Felling of the Banyan Tree
Felling of the Banyan Tree :
My father told the tenants to leave
Who lived on the houses surrounding our house on the hill
One by one the structures were demolished
Only our own house remained and the trees
Trees are sacred my grandmother used to say
Felling them is a crime but he massacred them all
The sheoga, the oudumber, the neem were all cut down
But the huge banyan tree stood like a problem
Whose roots lay deeper than all our lives
My father ordered it to be removed
The banyan tree was three times as tall as our house
Its trunk had a circumference of fifty feet
Its scraggy aerial roots fell to the ground
From thirty feet or more so first they cut the branches
Sawing them off for seven days and the heap was huge
Insects and birds began to leave the tree
And then they came to its massive trunk
Fifty men with axes chopped and chopped
The great tree revealed its rings of two hundred years
We watched in terror and fascination this slaughter
As a raw mythology revealed to us its age
Soon afterwards we left Baroda for Bombay
Where there are no trees except the one
Which grows and seethes in one’s dreams, its aerial roots
Looking for the ground to strike.
Dilip Chitre (1938) was born in Baroda. He writes poetry both in Marathi and English. Travelling in a Cage, from which the poem selected here has been taken, was published in 1980. Apart from poetry, Chitre has also written short stories and critical essays. An Anthology of Marathi Poetry 1945–1965 is one of his most important works of translation. He sees poetry as an expression of the spirit. He lives and works in Mumbai.

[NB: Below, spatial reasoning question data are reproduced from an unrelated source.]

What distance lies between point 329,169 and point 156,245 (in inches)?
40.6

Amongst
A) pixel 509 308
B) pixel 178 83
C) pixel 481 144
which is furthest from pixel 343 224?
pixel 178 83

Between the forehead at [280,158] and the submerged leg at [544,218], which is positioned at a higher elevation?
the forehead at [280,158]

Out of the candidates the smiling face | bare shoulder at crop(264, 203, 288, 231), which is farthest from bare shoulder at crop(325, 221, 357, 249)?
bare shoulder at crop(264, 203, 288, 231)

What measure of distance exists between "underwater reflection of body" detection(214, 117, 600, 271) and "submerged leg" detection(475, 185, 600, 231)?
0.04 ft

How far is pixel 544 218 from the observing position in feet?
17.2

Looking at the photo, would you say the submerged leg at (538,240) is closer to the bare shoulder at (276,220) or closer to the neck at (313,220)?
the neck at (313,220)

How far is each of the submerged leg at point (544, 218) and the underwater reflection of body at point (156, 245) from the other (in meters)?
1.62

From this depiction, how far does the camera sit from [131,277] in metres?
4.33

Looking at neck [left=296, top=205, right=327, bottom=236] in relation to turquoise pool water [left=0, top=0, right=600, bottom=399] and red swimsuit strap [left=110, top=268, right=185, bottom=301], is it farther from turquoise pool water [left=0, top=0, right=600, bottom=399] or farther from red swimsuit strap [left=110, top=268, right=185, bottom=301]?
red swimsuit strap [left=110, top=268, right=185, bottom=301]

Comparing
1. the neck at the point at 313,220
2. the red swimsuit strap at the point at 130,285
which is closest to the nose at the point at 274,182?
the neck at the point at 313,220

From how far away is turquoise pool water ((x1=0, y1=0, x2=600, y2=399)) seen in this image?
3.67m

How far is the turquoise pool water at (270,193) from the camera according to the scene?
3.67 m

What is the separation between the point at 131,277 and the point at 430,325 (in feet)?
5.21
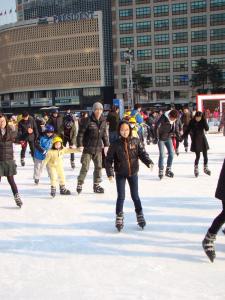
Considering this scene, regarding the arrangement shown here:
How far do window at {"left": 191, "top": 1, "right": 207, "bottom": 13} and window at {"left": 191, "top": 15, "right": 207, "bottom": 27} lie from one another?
3.65ft

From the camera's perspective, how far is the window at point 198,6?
72188mm

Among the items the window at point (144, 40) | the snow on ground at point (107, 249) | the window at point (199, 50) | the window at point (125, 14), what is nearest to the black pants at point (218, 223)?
the snow on ground at point (107, 249)

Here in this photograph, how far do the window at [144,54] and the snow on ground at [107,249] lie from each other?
228 feet

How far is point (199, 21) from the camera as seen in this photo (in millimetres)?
72562

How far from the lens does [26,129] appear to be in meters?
11.3

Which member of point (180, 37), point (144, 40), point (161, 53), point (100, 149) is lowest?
point (100, 149)

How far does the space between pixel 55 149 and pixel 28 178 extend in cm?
291

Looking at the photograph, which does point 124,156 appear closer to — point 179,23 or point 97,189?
point 97,189

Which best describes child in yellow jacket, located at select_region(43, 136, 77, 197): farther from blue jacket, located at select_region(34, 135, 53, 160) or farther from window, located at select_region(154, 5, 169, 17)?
window, located at select_region(154, 5, 169, 17)

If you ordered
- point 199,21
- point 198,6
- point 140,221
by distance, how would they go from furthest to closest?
point 199,21 → point 198,6 → point 140,221

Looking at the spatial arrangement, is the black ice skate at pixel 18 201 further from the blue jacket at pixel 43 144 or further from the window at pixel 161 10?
the window at pixel 161 10

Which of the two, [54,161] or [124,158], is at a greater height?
[124,158]

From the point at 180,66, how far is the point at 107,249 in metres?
72.1

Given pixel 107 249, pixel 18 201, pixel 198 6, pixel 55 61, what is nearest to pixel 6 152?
pixel 18 201
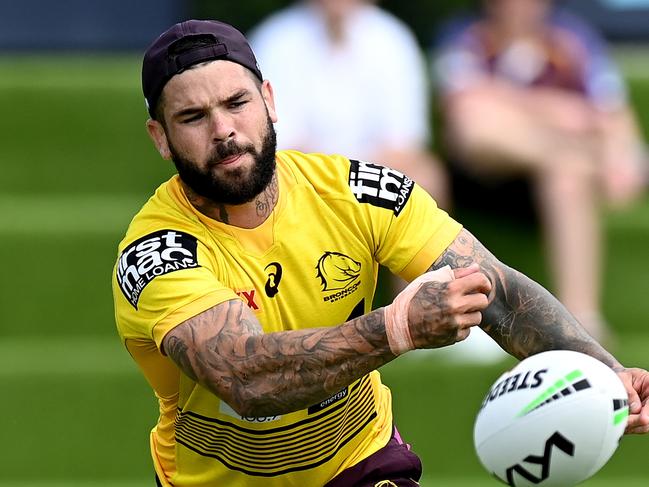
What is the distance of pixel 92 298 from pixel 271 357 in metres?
4.51

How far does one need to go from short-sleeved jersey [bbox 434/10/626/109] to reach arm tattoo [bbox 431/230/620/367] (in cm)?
372

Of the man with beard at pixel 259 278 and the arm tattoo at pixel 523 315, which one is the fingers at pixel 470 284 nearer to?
the man with beard at pixel 259 278

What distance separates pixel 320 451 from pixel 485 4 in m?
4.46

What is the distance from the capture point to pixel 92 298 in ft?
27.3

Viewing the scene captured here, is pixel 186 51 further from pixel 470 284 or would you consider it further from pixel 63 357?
pixel 63 357

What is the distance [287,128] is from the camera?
26.1ft

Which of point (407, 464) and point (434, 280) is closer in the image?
point (434, 280)

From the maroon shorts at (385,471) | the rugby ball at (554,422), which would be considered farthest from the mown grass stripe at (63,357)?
the rugby ball at (554,422)

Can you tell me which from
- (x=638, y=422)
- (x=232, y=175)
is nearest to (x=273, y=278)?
(x=232, y=175)

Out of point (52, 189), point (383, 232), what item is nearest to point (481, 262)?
point (383, 232)

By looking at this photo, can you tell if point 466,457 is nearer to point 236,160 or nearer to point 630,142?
point 630,142

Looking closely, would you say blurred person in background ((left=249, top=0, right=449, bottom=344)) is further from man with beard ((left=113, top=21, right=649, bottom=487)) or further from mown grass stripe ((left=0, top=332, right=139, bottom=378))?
man with beard ((left=113, top=21, right=649, bottom=487))

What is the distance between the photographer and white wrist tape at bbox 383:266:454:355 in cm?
383

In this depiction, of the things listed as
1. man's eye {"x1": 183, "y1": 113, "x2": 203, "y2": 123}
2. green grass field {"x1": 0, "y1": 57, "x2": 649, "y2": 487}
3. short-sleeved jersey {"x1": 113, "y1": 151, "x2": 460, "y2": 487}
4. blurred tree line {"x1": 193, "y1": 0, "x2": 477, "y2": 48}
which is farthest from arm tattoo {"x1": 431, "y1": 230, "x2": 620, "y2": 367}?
blurred tree line {"x1": 193, "y1": 0, "x2": 477, "y2": 48}
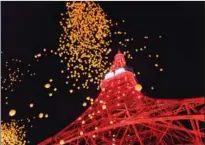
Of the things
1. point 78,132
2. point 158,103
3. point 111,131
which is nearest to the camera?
point 158,103

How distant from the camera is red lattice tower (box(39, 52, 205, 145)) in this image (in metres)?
9.99

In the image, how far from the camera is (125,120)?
34.8 ft

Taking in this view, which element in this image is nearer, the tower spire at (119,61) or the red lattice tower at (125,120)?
the red lattice tower at (125,120)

The word POETRY originates from a Greek word meaning TO MAKE. A poet is thus a maker and the poem something that is made or created. No single definition of poetry is possible but some characteristic features of poetry may be mentioned. Poetry has a musical quality with rhythm, pitch, metre and it may use figures of speech such as simile and metaphor. While quite a few poems in this selection are in traditional forms, the unit also includes modern poems that are free from formal restrictions.